Abbandonato morente nel cantiere
I due compagni di lavoro romeni sono fuggiti
Alberto Gaino
Inchiesta per omicidio colposo dopo la morte di un operaio edile maghrebino schiacciato da una putrella e abbandonato dai compagni di lavoro. Due romeni, clandestini, che se la sono svignata. Il cantiere era tutt’altro che isolato: un bar in ristrutturazione che si affaccia su corso Francia. Da dietro le serrande abbassate dai fuggiaschi filtravano i lamenti del poveretto. Sono occorse due ore e mezzo per far accorrere l’appaltatore e un’ambulanza. L’immigrato, da 13 anni a Torino, è morto in serata. Nessuno aveva denunciato niente. Fuorché la famiglia della vittima, tre giorni dopo. Le indagini sono alle prime battute. Il pm Sara Panelli: «Per ora non ne sappiamo nulla, tanto meno dei romeni. Presumiamo soltanto che ci fossero, sulla base della denuncia dei parenti della vittima». «Rachid? Sono Antonello... Domani abbiamo bisogno di te. Mio cognato si è fatto male e tu devi sostituirlo. Sono già d’accordo con il tuo capo: c’è una putrella da sistemare in un bar in ristrutturazione. Troverai due ragazzi, per aiutarti». E’ la sera del 4 luglio, Rachid Jebbar compirà 40 anni il prossimo 13 agosto. Non sogna più di sfondare nel rugby, come quando era ragazzo ed era arrivato alla serie A del campionato marocchino. Aveva una laurea in architettura quando scappò dalla povertà del suo paese. Che poteva fare? Il muratore. E Rachid l’ha fatto senza risparmiarsi. Ha lavorato per grandi gruppi industriali a costruire ponti e dighe. Nel 1991 è tornato a casa a sposarsi la sua Naja Fatima. Due anni dopo la porterà a Torino. Insieme risparmiano, comprano due stanze in via Guastalla 22, per loro e per Bader, il figlio che verrà nel 1996. La sera del 4 luglio, spento il cellulare, Rachid può guardarsi intorno orgoglioso: sotto i tetti di Vanchiglia ha trasformato con le sue mani un tugurio, all’ultimo piano del vecchio caseggiato di ringhiera, in un appartamento. Là dentro ci sono il lavoro dell’architetto e del muratore, i due Rachid; la stanzetta per il bambino, ancora da finire, e un bagno che sembra affacciarsi dal sogno di uno spot televisivo. L’uomo non sa che la sua vita è agli sgoccioli. Va a letto per l’ultima volta pensando ai suoi prossimi 40 anni e alla famiglia riunita sotto lo stesso tetto.

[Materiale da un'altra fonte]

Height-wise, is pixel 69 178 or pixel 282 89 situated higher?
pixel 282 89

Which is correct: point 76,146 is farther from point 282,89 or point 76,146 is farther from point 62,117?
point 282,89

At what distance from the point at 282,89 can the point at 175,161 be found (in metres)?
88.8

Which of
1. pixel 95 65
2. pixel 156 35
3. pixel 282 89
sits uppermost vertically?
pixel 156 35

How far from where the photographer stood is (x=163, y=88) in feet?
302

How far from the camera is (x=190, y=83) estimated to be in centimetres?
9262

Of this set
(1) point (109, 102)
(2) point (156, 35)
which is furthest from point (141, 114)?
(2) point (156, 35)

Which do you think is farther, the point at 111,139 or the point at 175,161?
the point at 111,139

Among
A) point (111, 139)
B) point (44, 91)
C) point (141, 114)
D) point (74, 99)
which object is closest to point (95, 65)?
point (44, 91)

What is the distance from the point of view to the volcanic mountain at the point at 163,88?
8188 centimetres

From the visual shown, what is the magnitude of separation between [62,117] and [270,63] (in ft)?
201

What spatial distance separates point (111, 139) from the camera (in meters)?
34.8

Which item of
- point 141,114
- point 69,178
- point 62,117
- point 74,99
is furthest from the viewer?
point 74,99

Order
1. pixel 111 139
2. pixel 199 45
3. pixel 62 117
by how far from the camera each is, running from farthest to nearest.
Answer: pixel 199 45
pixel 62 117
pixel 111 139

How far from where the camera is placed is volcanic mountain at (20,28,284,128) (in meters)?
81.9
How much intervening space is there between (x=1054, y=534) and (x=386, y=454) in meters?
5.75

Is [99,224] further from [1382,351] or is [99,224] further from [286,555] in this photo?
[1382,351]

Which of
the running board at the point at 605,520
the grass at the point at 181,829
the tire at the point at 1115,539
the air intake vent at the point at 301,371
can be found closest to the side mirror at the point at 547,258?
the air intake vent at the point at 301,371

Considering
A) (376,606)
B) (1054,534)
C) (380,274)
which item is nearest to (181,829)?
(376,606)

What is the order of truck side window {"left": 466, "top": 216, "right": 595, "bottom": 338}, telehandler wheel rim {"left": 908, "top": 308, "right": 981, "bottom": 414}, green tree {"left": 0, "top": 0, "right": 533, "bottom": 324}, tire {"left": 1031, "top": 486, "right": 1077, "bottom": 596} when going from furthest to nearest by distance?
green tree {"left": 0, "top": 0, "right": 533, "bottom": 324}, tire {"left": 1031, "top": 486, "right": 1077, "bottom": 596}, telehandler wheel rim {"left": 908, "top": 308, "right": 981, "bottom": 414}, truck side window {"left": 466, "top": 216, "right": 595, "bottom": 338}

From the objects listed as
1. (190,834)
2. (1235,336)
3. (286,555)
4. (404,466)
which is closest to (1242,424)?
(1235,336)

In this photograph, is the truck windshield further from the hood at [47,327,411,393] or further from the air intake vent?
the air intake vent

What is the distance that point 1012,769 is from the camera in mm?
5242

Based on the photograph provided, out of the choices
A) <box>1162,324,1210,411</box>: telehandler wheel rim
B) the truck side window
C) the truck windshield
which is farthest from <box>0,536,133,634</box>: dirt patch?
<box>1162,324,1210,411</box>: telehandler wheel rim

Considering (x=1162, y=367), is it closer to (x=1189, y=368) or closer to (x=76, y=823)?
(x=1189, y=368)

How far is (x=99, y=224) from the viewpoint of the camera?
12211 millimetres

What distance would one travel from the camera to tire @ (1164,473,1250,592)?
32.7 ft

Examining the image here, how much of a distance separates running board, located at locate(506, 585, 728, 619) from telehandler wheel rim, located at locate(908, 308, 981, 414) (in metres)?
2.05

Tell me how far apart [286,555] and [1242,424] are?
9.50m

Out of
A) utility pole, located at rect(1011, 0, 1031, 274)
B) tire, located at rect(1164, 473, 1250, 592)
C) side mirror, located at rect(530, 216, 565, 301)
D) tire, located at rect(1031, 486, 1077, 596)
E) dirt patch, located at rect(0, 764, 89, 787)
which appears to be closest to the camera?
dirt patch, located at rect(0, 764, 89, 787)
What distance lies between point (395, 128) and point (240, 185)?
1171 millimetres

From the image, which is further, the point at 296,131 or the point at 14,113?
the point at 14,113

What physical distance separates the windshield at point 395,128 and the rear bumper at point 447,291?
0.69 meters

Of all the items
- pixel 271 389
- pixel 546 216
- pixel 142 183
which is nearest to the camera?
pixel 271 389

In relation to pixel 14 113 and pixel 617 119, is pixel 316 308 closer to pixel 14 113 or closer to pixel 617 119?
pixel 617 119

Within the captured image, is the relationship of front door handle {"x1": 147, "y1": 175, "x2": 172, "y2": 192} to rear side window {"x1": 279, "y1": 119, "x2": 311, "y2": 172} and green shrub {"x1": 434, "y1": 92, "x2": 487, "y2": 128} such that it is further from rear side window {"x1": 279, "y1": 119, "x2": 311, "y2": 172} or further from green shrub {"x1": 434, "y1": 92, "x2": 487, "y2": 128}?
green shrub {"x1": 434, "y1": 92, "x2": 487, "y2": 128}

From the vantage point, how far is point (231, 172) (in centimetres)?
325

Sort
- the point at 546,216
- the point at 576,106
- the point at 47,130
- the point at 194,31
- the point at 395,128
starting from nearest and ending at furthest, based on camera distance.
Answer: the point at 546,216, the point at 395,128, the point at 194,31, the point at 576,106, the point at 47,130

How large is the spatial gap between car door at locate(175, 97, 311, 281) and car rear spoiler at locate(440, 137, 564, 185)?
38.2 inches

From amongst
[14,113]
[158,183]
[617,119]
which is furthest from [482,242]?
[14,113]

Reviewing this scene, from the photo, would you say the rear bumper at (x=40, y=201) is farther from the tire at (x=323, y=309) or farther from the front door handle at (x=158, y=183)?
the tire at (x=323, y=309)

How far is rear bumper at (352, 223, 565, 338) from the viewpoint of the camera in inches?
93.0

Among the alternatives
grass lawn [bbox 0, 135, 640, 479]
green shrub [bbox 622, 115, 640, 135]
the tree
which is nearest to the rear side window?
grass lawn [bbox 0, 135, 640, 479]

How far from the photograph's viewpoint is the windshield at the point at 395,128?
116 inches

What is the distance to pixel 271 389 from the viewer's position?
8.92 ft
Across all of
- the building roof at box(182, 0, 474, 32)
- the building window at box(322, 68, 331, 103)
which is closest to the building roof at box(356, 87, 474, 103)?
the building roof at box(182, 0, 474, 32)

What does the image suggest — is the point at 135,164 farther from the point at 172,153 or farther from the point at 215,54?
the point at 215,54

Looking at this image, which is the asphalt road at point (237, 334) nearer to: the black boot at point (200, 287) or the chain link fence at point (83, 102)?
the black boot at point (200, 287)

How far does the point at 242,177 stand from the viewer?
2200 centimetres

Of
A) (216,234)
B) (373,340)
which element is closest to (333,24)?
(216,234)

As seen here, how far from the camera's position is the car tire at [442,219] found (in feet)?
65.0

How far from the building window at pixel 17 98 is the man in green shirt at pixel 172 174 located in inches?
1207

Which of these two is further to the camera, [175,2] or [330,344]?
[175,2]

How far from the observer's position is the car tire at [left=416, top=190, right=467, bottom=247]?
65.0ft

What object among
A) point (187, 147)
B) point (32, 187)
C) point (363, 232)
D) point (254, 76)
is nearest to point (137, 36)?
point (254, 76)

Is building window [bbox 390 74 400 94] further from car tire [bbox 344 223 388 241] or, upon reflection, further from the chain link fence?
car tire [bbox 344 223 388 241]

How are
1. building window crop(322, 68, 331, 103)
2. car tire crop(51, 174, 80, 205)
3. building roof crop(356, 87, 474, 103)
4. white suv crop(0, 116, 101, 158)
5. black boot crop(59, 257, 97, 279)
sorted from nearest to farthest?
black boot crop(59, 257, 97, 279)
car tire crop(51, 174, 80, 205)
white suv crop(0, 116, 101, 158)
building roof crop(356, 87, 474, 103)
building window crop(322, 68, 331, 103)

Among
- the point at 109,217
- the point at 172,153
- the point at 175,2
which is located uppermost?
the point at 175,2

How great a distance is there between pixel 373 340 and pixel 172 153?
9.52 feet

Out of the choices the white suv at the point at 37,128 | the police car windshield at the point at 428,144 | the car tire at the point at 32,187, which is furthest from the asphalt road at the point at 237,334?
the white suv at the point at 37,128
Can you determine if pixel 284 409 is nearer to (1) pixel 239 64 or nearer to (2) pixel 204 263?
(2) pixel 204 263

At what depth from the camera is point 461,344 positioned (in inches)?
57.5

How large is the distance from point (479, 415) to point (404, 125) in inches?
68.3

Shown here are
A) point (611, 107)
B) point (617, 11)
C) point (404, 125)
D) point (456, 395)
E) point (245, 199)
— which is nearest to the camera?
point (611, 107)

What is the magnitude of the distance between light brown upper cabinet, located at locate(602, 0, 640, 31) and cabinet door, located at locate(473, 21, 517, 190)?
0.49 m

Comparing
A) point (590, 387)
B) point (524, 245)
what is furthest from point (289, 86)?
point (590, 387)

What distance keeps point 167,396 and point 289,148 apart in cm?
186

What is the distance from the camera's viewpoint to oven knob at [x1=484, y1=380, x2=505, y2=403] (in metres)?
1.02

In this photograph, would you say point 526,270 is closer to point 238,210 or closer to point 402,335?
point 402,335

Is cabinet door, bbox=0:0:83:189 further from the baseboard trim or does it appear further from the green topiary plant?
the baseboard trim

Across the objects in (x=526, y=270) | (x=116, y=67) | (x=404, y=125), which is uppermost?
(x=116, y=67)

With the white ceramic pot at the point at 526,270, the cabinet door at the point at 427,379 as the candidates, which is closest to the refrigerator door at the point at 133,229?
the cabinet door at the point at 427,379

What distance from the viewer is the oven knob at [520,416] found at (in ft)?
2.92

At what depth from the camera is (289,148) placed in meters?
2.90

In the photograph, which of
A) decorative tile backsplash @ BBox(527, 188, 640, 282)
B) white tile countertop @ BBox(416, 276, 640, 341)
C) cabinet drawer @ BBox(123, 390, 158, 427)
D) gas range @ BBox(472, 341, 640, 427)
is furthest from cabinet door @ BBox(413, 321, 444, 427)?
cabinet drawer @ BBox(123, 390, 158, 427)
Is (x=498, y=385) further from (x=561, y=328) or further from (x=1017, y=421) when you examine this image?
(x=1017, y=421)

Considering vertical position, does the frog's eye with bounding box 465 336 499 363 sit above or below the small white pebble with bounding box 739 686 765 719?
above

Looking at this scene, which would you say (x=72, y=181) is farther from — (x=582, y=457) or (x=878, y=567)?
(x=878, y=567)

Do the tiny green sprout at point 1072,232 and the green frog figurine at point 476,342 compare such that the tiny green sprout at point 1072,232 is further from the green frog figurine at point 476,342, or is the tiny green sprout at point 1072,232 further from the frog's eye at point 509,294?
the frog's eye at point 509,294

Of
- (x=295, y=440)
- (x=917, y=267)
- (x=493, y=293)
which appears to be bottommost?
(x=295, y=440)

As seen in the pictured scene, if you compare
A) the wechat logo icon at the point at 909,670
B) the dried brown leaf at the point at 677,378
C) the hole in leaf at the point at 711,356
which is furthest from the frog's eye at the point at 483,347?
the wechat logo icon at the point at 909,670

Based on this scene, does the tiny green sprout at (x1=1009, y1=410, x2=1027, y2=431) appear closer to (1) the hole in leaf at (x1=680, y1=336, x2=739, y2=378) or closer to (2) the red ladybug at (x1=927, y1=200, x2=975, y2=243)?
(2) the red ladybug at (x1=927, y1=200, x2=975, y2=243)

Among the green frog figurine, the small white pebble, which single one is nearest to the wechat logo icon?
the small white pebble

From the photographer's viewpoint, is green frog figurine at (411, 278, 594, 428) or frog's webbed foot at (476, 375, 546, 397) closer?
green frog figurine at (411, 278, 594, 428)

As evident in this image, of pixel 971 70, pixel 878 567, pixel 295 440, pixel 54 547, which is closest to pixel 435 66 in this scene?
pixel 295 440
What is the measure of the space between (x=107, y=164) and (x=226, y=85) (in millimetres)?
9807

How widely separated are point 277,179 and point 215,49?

Mezzogiorno del giorno dopo. Dai negozi vicini sentono un gran frastruono provenire dal numero civico 311/A di corso Francia. Nessuno ora sa nulla, ha visto nulla, ma qualcuno ha pur raccontato al fratello di Rachid - Hassan, operaio metalmeccanico nell’Astigiano, moglie di quelle parti e due figli piccoli - dei romeni in fuga e delle telefonate per rintracciare il titolare dell’impresa appaltatrice, la «Enrico De Luca», che aveva passato i lavori alla «Edil Chiara». Jebbar aveva lavorato per quest’aziendina ed era stato richiamato a dare una mano in una situazione d’emergenza. Lo sapevano veloce, preciso, silenzioso. E aveva tutti quei padroni e padroncini, ma sempre con i libretti di lavoro a posto. Magari veniva pagato in ritardo e male. Magari qualcuno non aveva versato le quote per gli assegni familiari di Bader o non gli aveva saldato l’intera liquidazione. Ma lo cercavano ancora e lui non si tirava indietro.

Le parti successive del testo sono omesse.